[Stored items from a collection]

══════════

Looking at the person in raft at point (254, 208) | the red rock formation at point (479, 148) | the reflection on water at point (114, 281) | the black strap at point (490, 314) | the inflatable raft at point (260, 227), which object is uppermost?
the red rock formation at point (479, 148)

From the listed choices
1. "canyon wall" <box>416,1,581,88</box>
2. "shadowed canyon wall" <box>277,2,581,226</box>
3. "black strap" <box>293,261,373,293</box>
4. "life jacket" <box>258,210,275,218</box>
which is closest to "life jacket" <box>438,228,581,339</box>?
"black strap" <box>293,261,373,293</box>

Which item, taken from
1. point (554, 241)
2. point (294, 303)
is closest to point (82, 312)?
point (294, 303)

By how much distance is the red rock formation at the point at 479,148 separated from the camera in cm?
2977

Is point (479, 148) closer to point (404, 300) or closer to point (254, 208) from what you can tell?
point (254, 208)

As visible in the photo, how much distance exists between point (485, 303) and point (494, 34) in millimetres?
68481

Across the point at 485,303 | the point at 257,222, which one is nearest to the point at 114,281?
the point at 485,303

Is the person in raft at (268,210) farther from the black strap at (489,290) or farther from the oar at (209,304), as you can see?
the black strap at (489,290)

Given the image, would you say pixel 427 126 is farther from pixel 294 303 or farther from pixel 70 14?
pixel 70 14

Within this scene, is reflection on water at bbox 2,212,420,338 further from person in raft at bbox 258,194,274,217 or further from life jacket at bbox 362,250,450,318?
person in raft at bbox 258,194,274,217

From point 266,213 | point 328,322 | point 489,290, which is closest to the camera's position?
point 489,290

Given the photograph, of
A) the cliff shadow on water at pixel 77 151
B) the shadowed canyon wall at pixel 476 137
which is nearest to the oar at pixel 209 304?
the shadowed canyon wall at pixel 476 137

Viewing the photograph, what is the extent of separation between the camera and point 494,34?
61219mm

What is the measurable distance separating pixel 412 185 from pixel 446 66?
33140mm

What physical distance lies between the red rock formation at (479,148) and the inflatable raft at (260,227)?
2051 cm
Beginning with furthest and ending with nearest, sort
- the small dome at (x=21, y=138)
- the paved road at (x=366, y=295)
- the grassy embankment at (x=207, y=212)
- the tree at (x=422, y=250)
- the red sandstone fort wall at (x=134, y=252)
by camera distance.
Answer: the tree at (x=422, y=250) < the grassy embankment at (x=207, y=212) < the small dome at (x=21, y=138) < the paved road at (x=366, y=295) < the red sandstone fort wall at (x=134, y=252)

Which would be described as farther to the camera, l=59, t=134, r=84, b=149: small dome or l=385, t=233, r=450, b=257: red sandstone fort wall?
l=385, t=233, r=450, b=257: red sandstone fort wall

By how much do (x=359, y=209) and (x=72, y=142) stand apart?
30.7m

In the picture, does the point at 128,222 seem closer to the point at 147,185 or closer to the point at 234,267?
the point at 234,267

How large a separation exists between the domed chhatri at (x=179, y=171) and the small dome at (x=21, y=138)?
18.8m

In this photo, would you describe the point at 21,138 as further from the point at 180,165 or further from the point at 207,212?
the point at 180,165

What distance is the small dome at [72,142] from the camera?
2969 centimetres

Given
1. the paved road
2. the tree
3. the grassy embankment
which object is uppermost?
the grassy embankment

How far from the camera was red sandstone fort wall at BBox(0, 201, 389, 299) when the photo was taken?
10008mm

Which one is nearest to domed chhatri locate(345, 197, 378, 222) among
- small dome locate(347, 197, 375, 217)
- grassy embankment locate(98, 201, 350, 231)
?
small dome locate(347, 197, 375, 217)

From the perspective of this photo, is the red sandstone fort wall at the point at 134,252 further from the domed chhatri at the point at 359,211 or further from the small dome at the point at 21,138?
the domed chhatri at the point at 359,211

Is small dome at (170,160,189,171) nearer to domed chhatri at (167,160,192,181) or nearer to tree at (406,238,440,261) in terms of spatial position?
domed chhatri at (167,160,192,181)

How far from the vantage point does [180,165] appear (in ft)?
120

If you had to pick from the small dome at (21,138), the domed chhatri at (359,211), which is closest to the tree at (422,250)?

══════════

| Written task |
Rewrite all of the data above, changing every "camera" to "viewer" and leaving everything else the same.

| Solved problem |
Looking at the person in raft at point (254, 208) | the red rock formation at point (479, 148) | the reflection on water at point (114, 281) | the black strap at point (490, 314) | the inflatable raft at point (260, 227), which object is uppermost?
the red rock formation at point (479, 148)

From the listed choices
1. "canyon wall" <box>416,1,581,88</box>
2. "shadowed canyon wall" <box>277,2,581,226</box>
3. "black strap" <box>293,261,373,293</box>
4. "life jacket" <box>258,210,275,218</box>
which is closest to "life jacket" <box>438,228,581,339</box>?
"black strap" <box>293,261,373,293</box>

Which item, taken from
1. point (554, 241)
2. point (294, 303)
is closest to point (82, 312)?
point (294, 303)

By how much distance is the red rock formation at the point at 479,148 separated from the viewer in cm?
2977

Is point (479, 148) closer to point (404, 300) or closer to point (254, 208) from what you can tell?
point (254, 208)

As visible in the photo, how much distance exists between point (485, 303) and point (494, 34) in millimetres?
68481

Across the point at 485,303 | the point at 257,222, which one is nearest to the point at 114,281?
the point at 485,303

Is the person in raft at (268,210) farther from the black strap at (489,290) or farther from the oar at (209,304), as you can see?
the black strap at (489,290)

Given the image, would you say pixel 427 126 is farther from pixel 294 303 or farther from pixel 70 14?
pixel 70 14

Within this scene, is reflection on water at bbox 2,212,420,338 further from person in raft at bbox 258,194,274,217 or further from life jacket at bbox 362,250,450,318?
person in raft at bbox 258,194,274,217

From point 266,213 | point 328,322 | point 489,290, which is closest to the viewer's position?
point 489,290

Given the photograph, of
A) the cliff shadow on water at pixel 77 151
B) the shadowed canyon wall at pixel 476 137
which is nearest to the oar at pixel 209 304?
the shadowed canyon wall at pixel 476 137

Viewing the photograph, what is the extent of separation between the viewer and point 494,34?
61219mm

What is the measurable distance separating pixel 412 185 from pixel 446 66?
33140mm

What physical distance lies between the red rock formation at (479,148) and the inflatable raft at (260,227)?
2051 cm
Beginning with furthest and ending with nearest, sort
- the small dome at (x=21, y=138)
- the paved road at (x=366, y=295)
- the grassy embankment at (x=207, y=212)
- the tree at (x=422, y=250)
- the red sandstone fort wall at (x=134, y=252)
by viewer distance.
Answer: the tree at (x=422, y=250) < the grassy embankment at (x=207, y=212) < the small dome at (x=21, y=138) < the paved road at (x=366, y=295) < the red sandstone fort wall at (x=134, y=252)

Which would be described as farther to the viewer, l=59, t=134, r=84, b=149: small dome or l=385, t=233, r=450, b=257: red sandstone fort wall?
l=385, t=233, r=450, b=257: red sandstone fort wall

By how much do (x=359, y=209) and (x=72, y=142) stand apart?
30.7m

In the picture, does the point at 128,222 seem closer to the point at 147,185 or closer to the point at 234,267?
the point at 234,267

How large a separation exists between the domed chhatri at (x=179, y=171) and the small dome at (x=21, y=138)?
18.8m

In this photo, would you describe the point at 21,138 as further from the point at 180,165 or further from the point at 207,212?
the point at 180,165

What distance is the small dome at [72,142] from the viewer?
2969 centimetres

Given
1. the paved road
2. the tree
3. the grassy embankment
which object is uppermost?
the grassy embankment

How far from the viewer was red sandstone fort wall at BBox(0, 201, 389, 299) when the photo was taken?
10008mm

Which one is nearest to domed chhatri locate(345, 197, 378, 222) among
- small dome locate(347, 197, 375, 217)
- grassy embankment locate(98, 201, 350, 231)
?
small dome locate(347, 197, 375, 217)

From the perspective of this photo, is the red sandstone fort wall at the point at 134,252 further from the domed chhatri at the point at 359,211 or further from the small dome at the point at 21,138?
the domed chhatri at the point at 359,211

Is small dome at (170,160,189,171) nearer to domed chhatri at (167,160,192,181) or nearer to tree at (406,238,440,261) in terms of spatial position?
domed chhatri at (167,160,192,181)

How far from the vantage point does [180,165] appear (in ft)?
120

If you had to pick from the small dome at (21,138), the domed chhatri at (359,211), which is closest to the tree at (422,250)?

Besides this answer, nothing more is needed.